Firstly, I’ll start with some scenarios and go on to identify a common sense approach that would have prevented the problem. As with most things, there is more than one way to skin a cat and these solutions are an example of one way of achieving the objectives.

Example 1

Work performed: Rather than select * from a table, a developer takes the approach to only select the columns required in some SQL code, which is more efficient in essence. The same table is selected from fifteen times in various stored procedures, none of which are documented.

Change required: One of column names has been changed and a new column added.

SPA Solution: A view should have been used to select from the table. 1 change required in 1 view only.

Example 2

Work performed: A developer writes multiple stored procedures using xp_sendmail to send mails to five named users.

Change required: One of the users leave and is replaced by someone new.

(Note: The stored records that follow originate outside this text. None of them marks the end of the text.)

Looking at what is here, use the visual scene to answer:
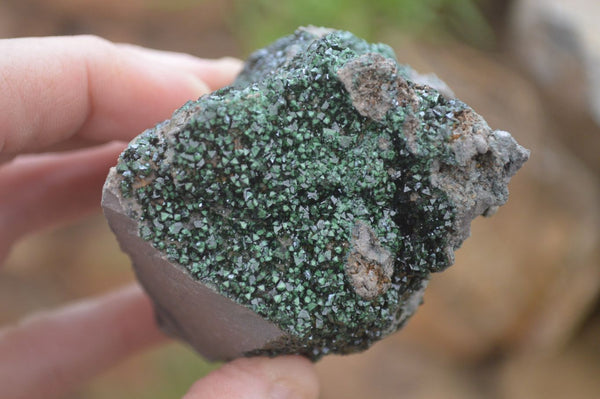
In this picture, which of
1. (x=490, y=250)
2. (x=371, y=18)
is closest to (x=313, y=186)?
(x=490, y=250)

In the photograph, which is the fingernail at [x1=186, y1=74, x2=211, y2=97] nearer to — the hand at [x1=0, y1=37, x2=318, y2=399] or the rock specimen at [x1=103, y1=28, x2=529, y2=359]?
the hand at [x1=0, y1=37, x2=318, y2=399]

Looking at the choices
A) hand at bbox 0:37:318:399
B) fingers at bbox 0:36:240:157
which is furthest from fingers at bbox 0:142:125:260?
fingers at bbox 0:36:240:157

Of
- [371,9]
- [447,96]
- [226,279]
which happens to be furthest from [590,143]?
[226,279]

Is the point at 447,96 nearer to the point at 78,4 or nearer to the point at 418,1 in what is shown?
the point at 418,1

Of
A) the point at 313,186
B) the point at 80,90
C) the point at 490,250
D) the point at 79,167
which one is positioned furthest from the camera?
the point at 490,250

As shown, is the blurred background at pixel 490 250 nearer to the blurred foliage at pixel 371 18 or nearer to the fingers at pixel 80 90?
the blurred foliage at pixel 371 18

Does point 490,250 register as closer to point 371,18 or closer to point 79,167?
point 371,18

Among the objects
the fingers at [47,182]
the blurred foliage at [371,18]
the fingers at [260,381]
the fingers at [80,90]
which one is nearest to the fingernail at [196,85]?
the fingers at [80,90]
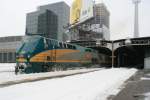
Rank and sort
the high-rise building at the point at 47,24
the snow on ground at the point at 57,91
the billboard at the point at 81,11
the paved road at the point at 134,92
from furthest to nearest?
1. the high-rise building at the point at 47,24
2. the billboard at the point at 81,11
3. the paved road at the point at 134,92
4. the snow on ground at the point at 57,91

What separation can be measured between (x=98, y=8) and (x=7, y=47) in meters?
67.7

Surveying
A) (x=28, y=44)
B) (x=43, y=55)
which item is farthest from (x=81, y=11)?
(x=28, y=44)

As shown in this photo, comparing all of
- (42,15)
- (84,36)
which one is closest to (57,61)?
(84,36)

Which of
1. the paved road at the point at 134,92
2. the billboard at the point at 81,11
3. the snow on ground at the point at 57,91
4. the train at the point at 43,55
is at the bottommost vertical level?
the paved road at the point at 134,92

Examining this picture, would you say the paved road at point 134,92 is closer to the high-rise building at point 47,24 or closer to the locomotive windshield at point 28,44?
the locomotive windshield at point 28,44

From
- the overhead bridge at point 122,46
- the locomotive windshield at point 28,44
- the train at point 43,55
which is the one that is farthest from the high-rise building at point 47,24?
the locomotive windshield at point 28,44

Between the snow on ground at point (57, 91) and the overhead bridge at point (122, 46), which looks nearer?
the snow on ground at point (57, 91)

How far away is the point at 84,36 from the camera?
263 ft

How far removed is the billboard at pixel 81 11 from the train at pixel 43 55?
30.2 m

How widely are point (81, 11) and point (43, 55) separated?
41.6 metres

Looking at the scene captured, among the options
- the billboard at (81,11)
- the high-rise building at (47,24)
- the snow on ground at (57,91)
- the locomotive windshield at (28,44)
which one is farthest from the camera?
the high-rise building at (47,24)

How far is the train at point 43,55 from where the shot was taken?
26234mm

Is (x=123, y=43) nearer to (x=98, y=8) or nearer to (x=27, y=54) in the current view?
(x=27, y=54)

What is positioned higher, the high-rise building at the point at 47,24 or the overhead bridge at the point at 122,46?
the high-rise building at the point at 47,24
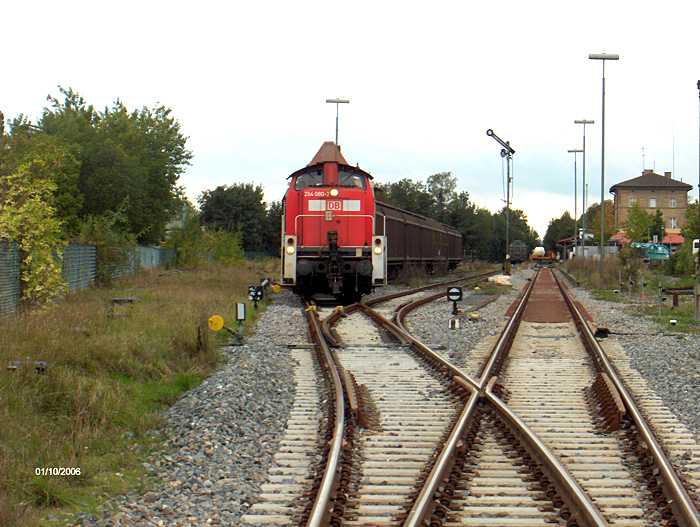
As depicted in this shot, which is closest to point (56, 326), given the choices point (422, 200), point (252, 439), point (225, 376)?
point (225, 376)

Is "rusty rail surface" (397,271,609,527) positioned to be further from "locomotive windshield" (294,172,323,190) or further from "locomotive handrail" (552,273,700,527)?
"locomotive windshield" (294,172,323,190)

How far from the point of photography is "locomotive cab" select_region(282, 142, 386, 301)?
1755 cm

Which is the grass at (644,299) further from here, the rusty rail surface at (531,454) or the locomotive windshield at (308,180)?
the locomotive windshield at (308,180)

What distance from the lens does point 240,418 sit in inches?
264

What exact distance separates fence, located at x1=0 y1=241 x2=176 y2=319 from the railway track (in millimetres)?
6977

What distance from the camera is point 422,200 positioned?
80.0 metres

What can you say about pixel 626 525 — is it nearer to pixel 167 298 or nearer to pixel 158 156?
pixel 167 298

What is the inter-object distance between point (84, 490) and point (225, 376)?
12.1 feet
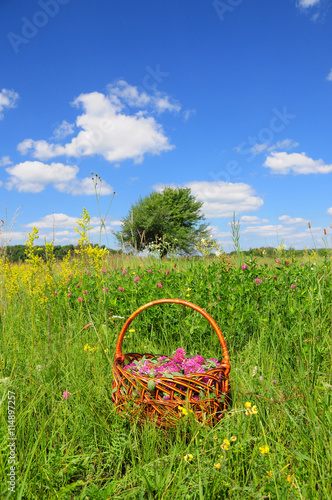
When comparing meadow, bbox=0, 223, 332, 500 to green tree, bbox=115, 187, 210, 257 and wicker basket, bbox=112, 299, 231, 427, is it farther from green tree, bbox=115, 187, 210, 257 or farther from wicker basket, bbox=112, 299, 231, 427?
green tree, bbox=115, 187, 210, 257

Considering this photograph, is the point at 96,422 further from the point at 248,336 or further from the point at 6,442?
the point at 248,336

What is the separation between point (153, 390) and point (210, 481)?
1.71ft

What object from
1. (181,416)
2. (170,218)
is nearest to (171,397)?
(181,416)

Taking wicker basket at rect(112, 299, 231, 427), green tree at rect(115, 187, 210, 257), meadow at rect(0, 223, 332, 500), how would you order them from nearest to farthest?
meadow at rect(0, 223, 332, 500) < wicker basket at rect(112, 299, 231, 427) < green tree at rect(115, 187, 210, 257)

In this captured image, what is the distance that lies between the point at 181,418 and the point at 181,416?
0.01 metres

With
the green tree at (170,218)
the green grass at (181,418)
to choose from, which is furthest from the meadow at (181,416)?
the green tree at (170,218)

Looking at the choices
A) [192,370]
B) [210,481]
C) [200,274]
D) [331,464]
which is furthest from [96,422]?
[200,274]

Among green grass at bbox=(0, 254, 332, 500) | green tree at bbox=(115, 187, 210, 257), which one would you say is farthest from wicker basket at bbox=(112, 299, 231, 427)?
→ green tree at bbox=(115, 187, 210, 257)

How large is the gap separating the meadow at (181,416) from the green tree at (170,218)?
73.2 ft

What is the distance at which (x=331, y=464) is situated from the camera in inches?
55.6

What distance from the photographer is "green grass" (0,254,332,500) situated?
1.40 metres

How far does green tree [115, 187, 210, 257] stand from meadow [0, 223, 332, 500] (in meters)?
22.3

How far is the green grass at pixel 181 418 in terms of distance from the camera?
140cm

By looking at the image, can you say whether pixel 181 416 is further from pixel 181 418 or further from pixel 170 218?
pixel 170 218
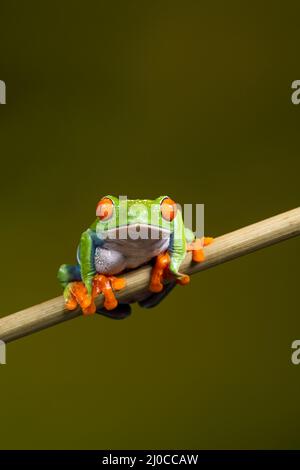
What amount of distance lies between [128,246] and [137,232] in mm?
69

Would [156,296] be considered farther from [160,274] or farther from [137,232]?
[137,232]

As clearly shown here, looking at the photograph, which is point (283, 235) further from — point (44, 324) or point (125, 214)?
point (44, 324)

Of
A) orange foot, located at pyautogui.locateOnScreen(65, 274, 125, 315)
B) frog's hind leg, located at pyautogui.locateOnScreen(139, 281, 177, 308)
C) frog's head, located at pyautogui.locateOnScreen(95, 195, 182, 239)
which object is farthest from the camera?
frog's hind leg, located at pyautogui.locateOnScreen(139, 281, 177, 308)

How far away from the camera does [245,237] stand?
1604 millimetres

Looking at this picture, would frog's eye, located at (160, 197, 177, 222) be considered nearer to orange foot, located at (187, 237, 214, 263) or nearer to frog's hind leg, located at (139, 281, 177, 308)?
orange foot, located at (187, 237, 214, 263)

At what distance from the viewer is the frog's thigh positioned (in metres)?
1.70

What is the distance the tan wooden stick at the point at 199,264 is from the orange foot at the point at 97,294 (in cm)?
1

SPA Solution: Rather than mailing users by name, an email group should have been used. 1 change required in 1 mail group.

Additionally, one separate stored procedure should have been written to use the xp_sendmail in case the group name changes. 1 change required in 1 sp only.

Example 3

Work performed: An application requires a specially formatted date that a manager prefers. Every page in a web application displays this date in the top right corner. A developer writes the same SQL statement in all the pages.

Change required: A new manager decides he does not like the date and would prefer the format returned from SQL getdate() function.

SPA Solution: Create a UDF in SQL selecting getdate(). If the date format changes in the future, 1 change required in 1 function.

Example 4

Work performed: A DBA has created multiple tables, all storing the 8 digit product code. For accuracy he/she has chosen to use a char(8) datatype as the manager has confirmed that the code size will never change.

Change required: The Company has merged with another. Their product codes differ and are up to 12 digits long.

SPA Solution: Create a user defined datatype called product. 1 change require to 1 UDDT.

These are only a small sample of headaches available for free. Most of the problems created can be solved through careful planning in the modelling stage. No area should be ignored or treated any less significant than another. A lot of the problems can be solved by using common sense; you do not need to have advanced coding skills. Indeed, the mail example requires the work to be done by somebody else in terms of changing groups.

The golden rule is:

If you do or might do something more than once – Don’t.

Always look for a solution that will allow for administration at a single point. We are probably all guilty of ignoring this rule now and again. It’s human nature to do something twice and think to ourselves that we’ll change it later on. It’s also human nature to forget to. Keeping this rule in our heads whenever putting together models and specs WILL save work in the long term. Especially important if it’s me.